The argument, however, is that we must focus on both sides of the equation – supply and demand – to avoid taking the same road as in the past without solving the basic problems. We would suggest that the standard work of the UIS, well-funded and managed, is the necessary complement to the innovation work outlined here.

A second key point of the proposal is the use of virtuality, and clever information systems to manage these innovative arrangements.

The GSED positions quality data as a global public good, promoting:

  • tools and platforms to report data, calculate indicators and assess quality and procedures to improve the institutional, organizational and technical capacities of education statistical systems;
  • national systems for easy access and dissemination of national and sub-national data;
  • a living database, including research projects, best practices and a roster of experts;
  • the transformation of innovation into concrete and cost-effective methods for data collection, elaboration, analysis, and presentation, including for populations in emergencies.

How international agencies can build the momentum

As you can imagine, we have also been thinking about how international agencies can help build a demand-side approach to create data innovations that could then, once proven, be spread through the more traditional supply-side system.
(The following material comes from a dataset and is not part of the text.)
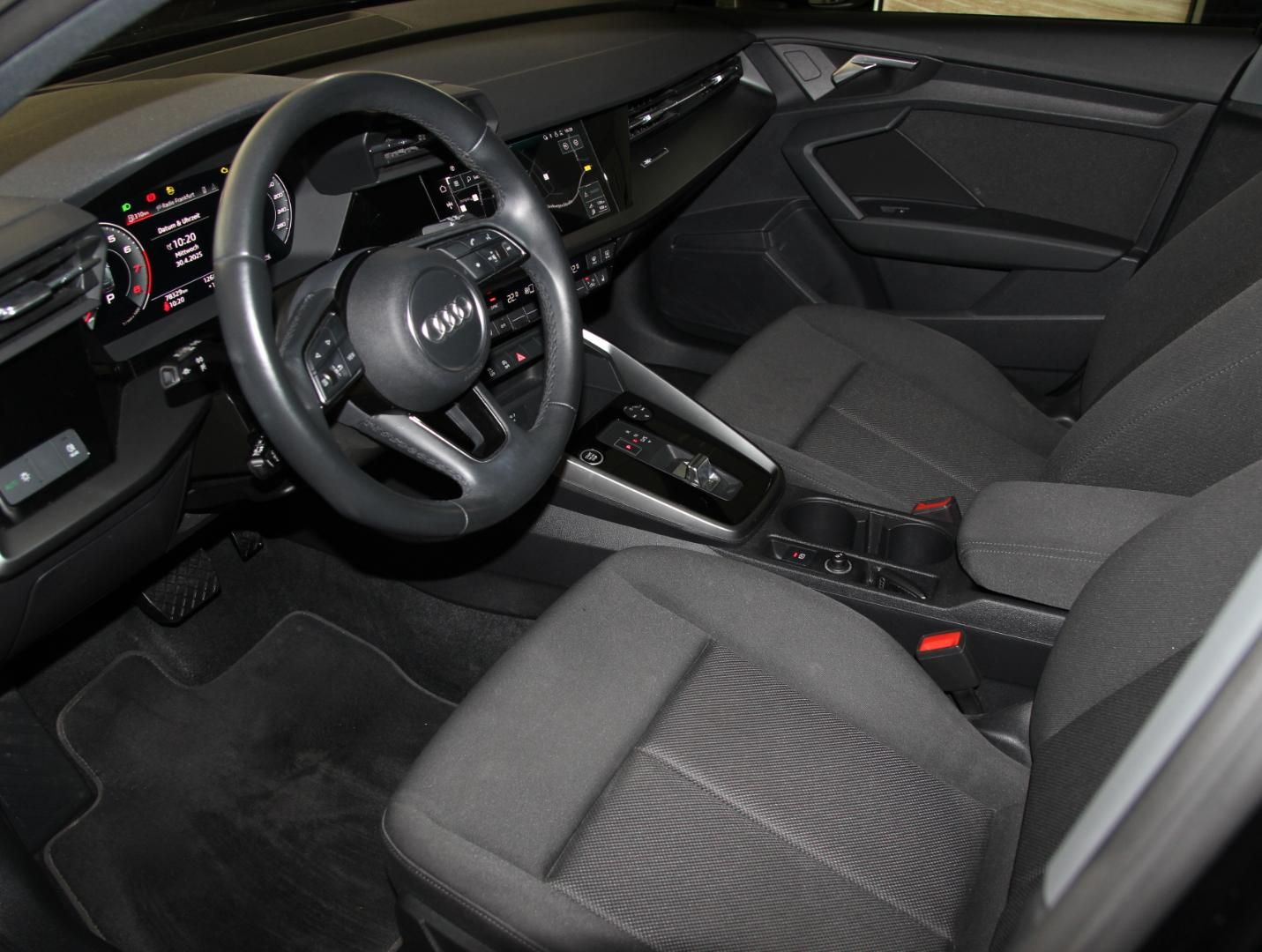 Audi A3 Sportback 1.5 TSI S-tronic, Pano,Navi,Sitzhzg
A process like the following might work:

  • Create a fund and a fund manager or broker. The fund need not be a “physical” fund or an actual account; it could be a virtual fund that tracks the income, outgo, and usage of resources, and above all the results achieved, by various partners.
  • Call for alliances between governments, data companies, universities, and civil society, or any combination, to solve very specific data problems that have plagued the sector for years.
  • The fund manager ensures that the problems line up with the data needs in the SDGs.
  • “Proof” that the proponents have sustainable ideas, not just innovative ideas, and are putting their own resources into the solution, would be required. In particular, the proponents should prove that the innovations are not supply-driven but are integrated into the systems and management processes that countries already use. In other words, the innovations would have to improve data supply in sub-systems that have a strong need for the data. Specific examples could be data on disabilities, or improved ways to measure early childhood development.   
  • One supporting innovation would be a virtual exchange, with a pre-set list of priorities to ensure bids from the countries or groups of countries in greatest need, or with the highest priorities. There could be different mechanisms. Countries with similar issues could compare notes and exert collective pressure on the broker to fund a solution. Collective bids by a group of countries collaborating to solve a problem would receive priority.
  • The virtual exchange would have stalls full of project catalogues. If for example, someone wants to know more about citizen-led projects to sample the equitable treatment of children with disabilities in education, they can find that information on the subject and its impact.  
  • The fund or fund manager/broker, or a technical ally such as the UIS, could provide the forum where innovations already under implementation are exchanged and evaluated over time, but the ideas would have to prove their worth in comparison to other ideas, and in terms of peer review, not in the judgment of a central entity.
  • As innovations prove their worth, more traditional supply-side approaches would be used, by more traditional entities, to disseminate them.

The idea is that as innovative techniques promoted in a demand-side way gain traction, the more technical solutions spread via supply-side mechanisms would gain a firmer footing, based on practical ideas that have been shown to work in a limited number of ‘lead’ countries.

This long-term, demand-driven approach could contribute to producing stronger and more innovative education statistical systems worldwide that can adapt to ongoing and new data needs.

Not surprisingly, all of this is the subject of much discussion by the UIS and partners. For our part, we are eager to see a central virtual fund—one of the possibilities noted above. It need not be the only fund, but it should be big enough and central enough to attract attention and support. It could be under the statistical or data control of one central broker, who tracks and publicizes how much money is coming in, how much leaves, for what purposes, and with what results.

Taken together, all of this would help to foster – and respond to – that all-important demand for data in innovative ways. We welcome a far-reaching and ambitious debate on such approaches with our partners.